There has been a known tallying issue in using a combination of TimeFilter and MeshFilter with the track-length estimator (for example, as mentioned in [1], [2], and [3]). This is because neutron tracks span 4 dimensions (x, y, z, and t), so filtering both in time and space needs to be done simultaneously, not separately, as in the case of using TimeFilter + MeshFilter.

This PR adds TimedMeshFilter that accurately filters events with respect to a given time grid and a given mesh, even with the track-length estimator.

Verification

The 1D 1G AZURV1 problem (a supercritical version, input script attached below) is used for verification. Note that there are known bugs in the OpenMC's time-dependent MG mode (see [3]), so to make it works correctly, some of the fixes in [3] are implemented in this PR as well.
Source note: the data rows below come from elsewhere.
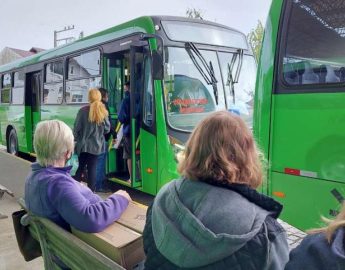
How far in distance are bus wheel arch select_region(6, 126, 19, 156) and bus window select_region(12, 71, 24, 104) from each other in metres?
0.97

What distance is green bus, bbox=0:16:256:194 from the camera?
18.7ft

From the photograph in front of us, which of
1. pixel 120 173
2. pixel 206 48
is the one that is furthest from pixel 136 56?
pixel 120 173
Below are OpenMC results (10 batches, 100k particles/batch) for
(1) TimeFilter + MeshFilter with collision estimator,
(2) TimeFilter + MeshFilter with track-length estimator, and
(3) TimedMeshFilter with track-length estimator.

old_collision
old_tracklength
new_tracklength

TimeFilter + MeshFilter results in an accurate solution if used with collition estimator, but it gives a wrong solution if used with track-length estimator. In particular, note that TimeFilter + MeshFilter with tracklength estimator produces nonphysical solution (non-zero flux beyond the physical wavefront of the neutrons)! TimedMeshFilter with track-lengh estimator, however, produces accurate results.

To drive home the verification, here are the error convergences of the three cases as a function of the number of particles per batch $N$:

error

Here is the input script for the verification test:

import openmc
import numpy as np
import h5py

# ===========================================================================
# Set Library
# ===========================================================================

SigmaC = 1.0/3.0
SigmaF = 1.0/3.0
nu = 2.3
SigmaA = SigmaC + SigmaF
SigmaS = 1.0/3.0
SigmaT = SigmaA + SigmaS
v = 1.0

groups = openmc.mgxs.EnergyGroups([0.0, 2e7])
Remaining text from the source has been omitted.